Full-panel rehearing considered
A judge from the U.S. Court of Appeals for the Ninth Circuit has ordered the federal government to respond to the CNMI government’s request for a full-panel rehearing on the dispute over some 264,000-square miles of submerged lands in the Northern Marianas.
The CNMI Attorney General’s Office views this development with optimism, saying that the Commonwealth has a good chance of obtaining a favorable ruling on its request for an en banc rehearing. An en banc proceeding will submit the issue for review before the full membership the Ninth Circuit.
Circuit Judge Robert Beezer ordered the U.S. government to respond to the CNMI’s petition for rehearing earlier this month.

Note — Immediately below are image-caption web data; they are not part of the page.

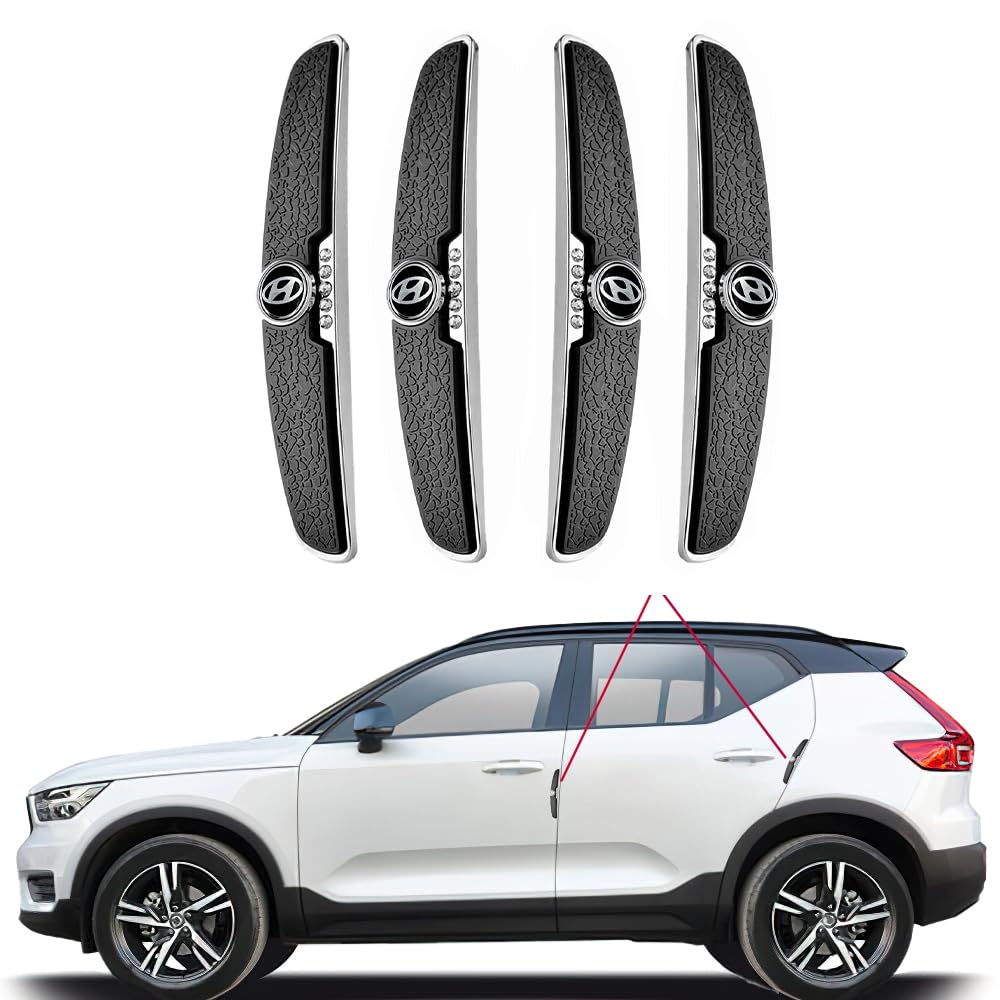 ZOTIMO 4 Pcs Modern Chrome Plated Car Door Edge Guards Bumper Collision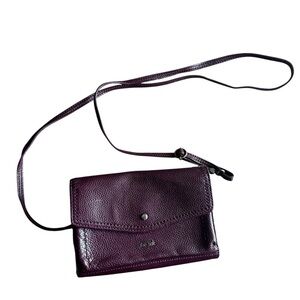 The Sak Burgundy Leather Crossbody Wallet | Pebbled Leather | Small Clutch Bag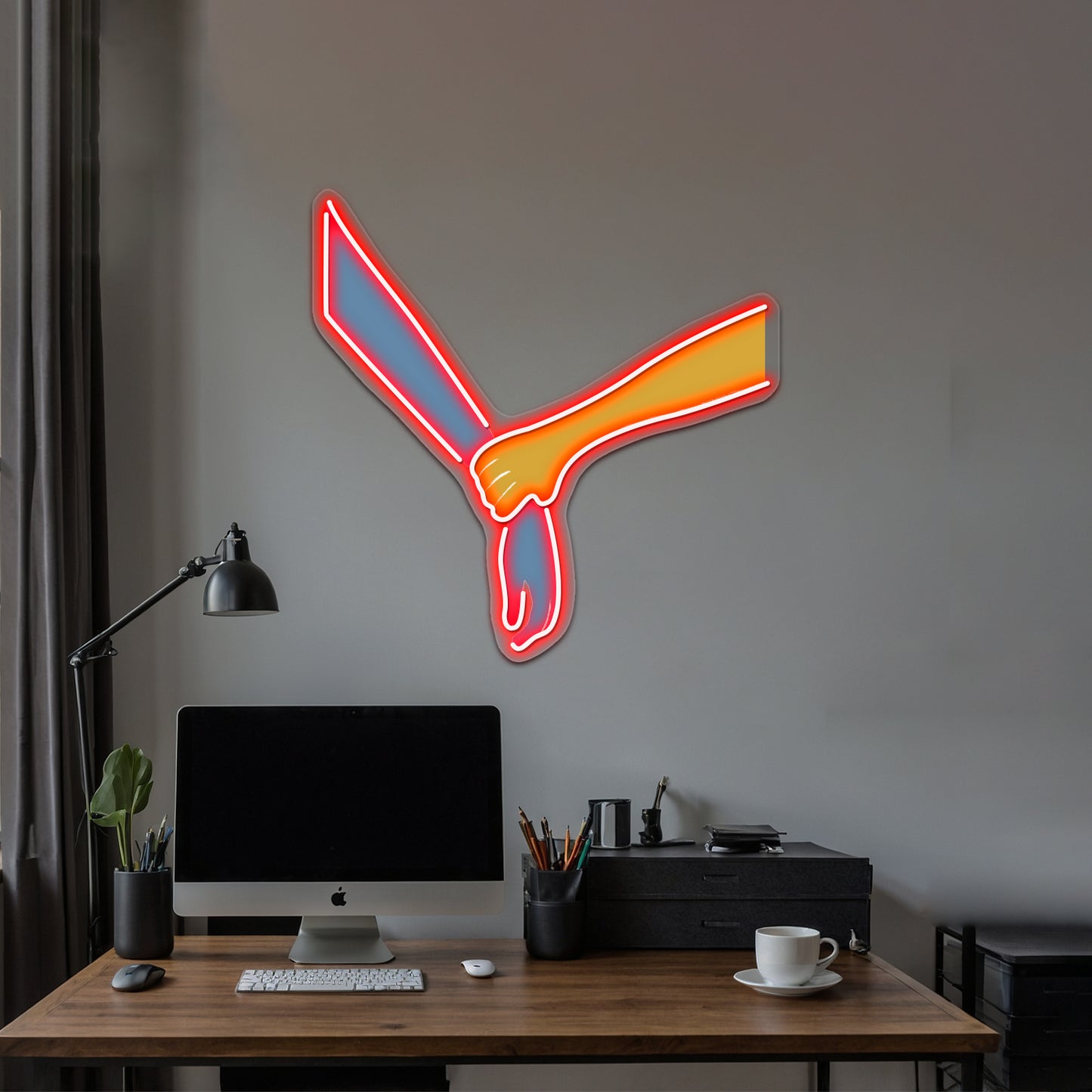 Helping Hand Minimalist Print Wall Artwork Neon Signs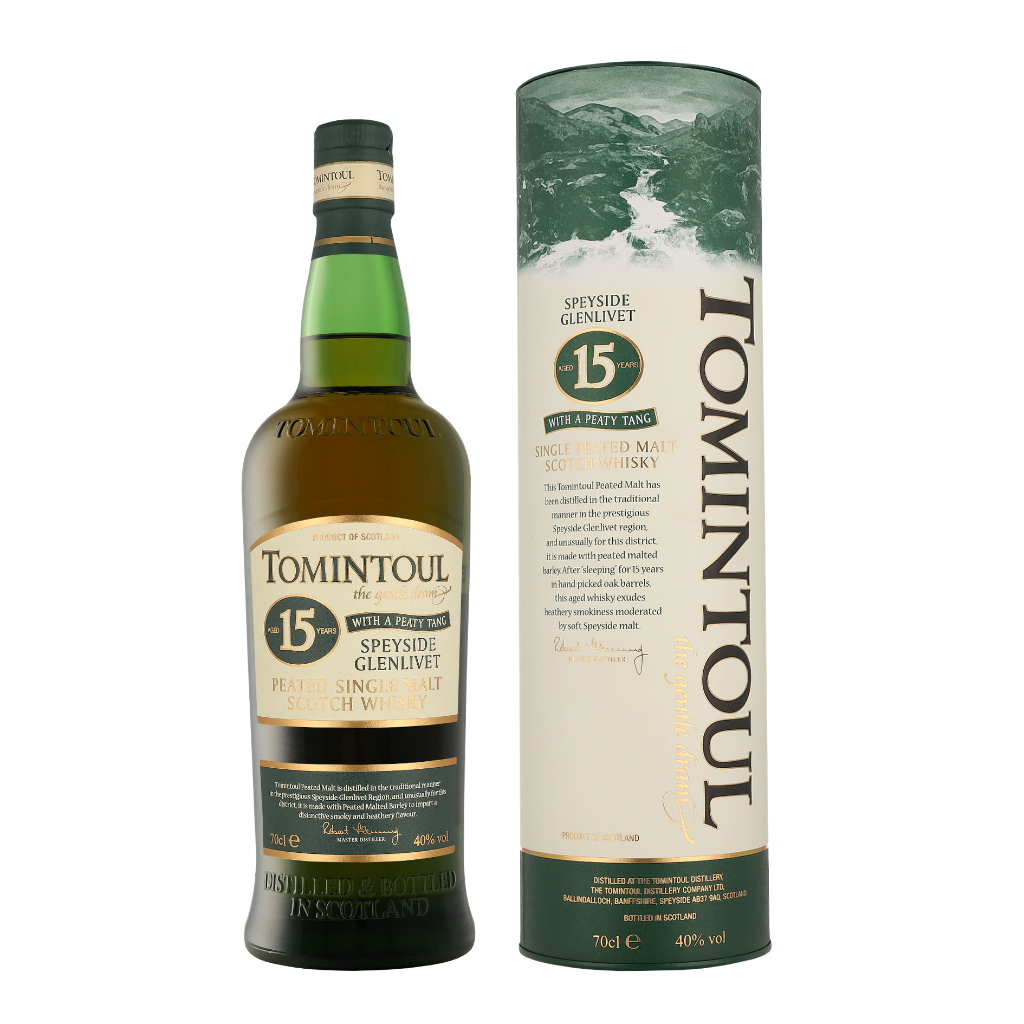 Tomintoul 15 Years Peaty Tang 0.7 liter Whisky + Giftbox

The U.S. Department of Justice opposed the petition last Friday.
Assistant attorney general James Livingstone said that the appellate court does not ordinarily grant a rehearing petition. He noted that, pursuant to an appellate procedure rule, no en banc hearing or rehearing will be ordered unless it is deemed necessary to maintain uniformity of the court’s decisions or the proceeding involves a question of exceptional importance.
Under the rules, no response may be filed to a petition for an en banc consideration unless the court orders a response.
Livingstone filed the petition for rehearing more than a month ago, after the appellate court’s three-man panel upheld earlier this year the federal government’s sovereignty over the Northern Marianas and claim over the submerged lands.
In his petition, Livingstone said that there have been conflicting judicial opinion regarding interpretation of ambiguities in the Covenant, including that on submerged lands ownership. He noted that a prior decision by the Ninth Circuit mandated that ambiguities should be resolved in favor of indigenous people and against the United States.
Livingstone said that the Ninth Circuit found an ambiguity in the Covenant regarding title to submerged lands. But instead of ruling pursuant to precedent, the Ninth Circuit effectively resolved the ambiguity against the CNMI and its people, he said.
Livingstone also noted that the United States served as the trustee of the Commonwealth people when they approved the Covenant. Inherent problems on dealings between trustees and beneficiaries should be interpreted against the trustee, he said.
Livingstone also cited the Covenant’s Section 801, which specifically ceded real property in the Northern Marianas from the Trust Territory government to the Commonwealth. Citing precedent rulings such as those issued during the trusteeship, Livingstone asserted that submerged lands have been considered as real property.
“There are almost no natural land-based resources within the Commonwealth. As a result, their identity is completely intertwined with the marine resources the United States now unjustly attempts to take. Indeed, this case involves who owns as much as 99.9-percent of the property in the Commonwealth,” he said.
Livingstone also noted that the cost of the benefits of a U.S. territory was costly for the Commonwealth, citing the federal military’s renewable 50-year leasehold to the Farallon de Mendinilla Island.
David C. Shilton, an attorney at the Justice department, opposed the request for an en banc rehearing, reiterating that the Supreme Court has consistently held that paramount rights in offshore submerged lands vest in the federal government as a function of national external sovereignty.
Shilton also said that there is no intra-circuit conflict after the appellate court earlier decided against the CNMI in the submerged lands dispute.
“The Northern Mariana Islands could have chosen ‘free association,’ as other Trust Territory districts did, and thereby obtained rights to offshore submerged lands, but at the price of losing the advantages of Commonwealth status,” Shilton said. “The United States did not have a trust obligation to force the people to choose an option that would have retained rights to offshore submerged lands.”
In a ruling last February, the Ninth Circuit panel composed of judges Beezer, Susan P. Graber and Jay S. Bybee upheld the paramountcy of U.S. sovereignty over the CNMI. The panel ruled that the CNMI lost its title to submerged lands when it agreed to U.S. sovereignty, a similar decision in the claims of other territorial jurisdictions such as California, Texas, Louisiana and Maine.
The appellate court said that, while it recognizes the importance of the submerged lands to the CNMI people’s culture, history, and future, the paramountcy doctrine asserting U.S. sovereignty over the islands prevail. Citing precedent cases, it said that submerged lands and the marginal sea are a national concern, not a state concern.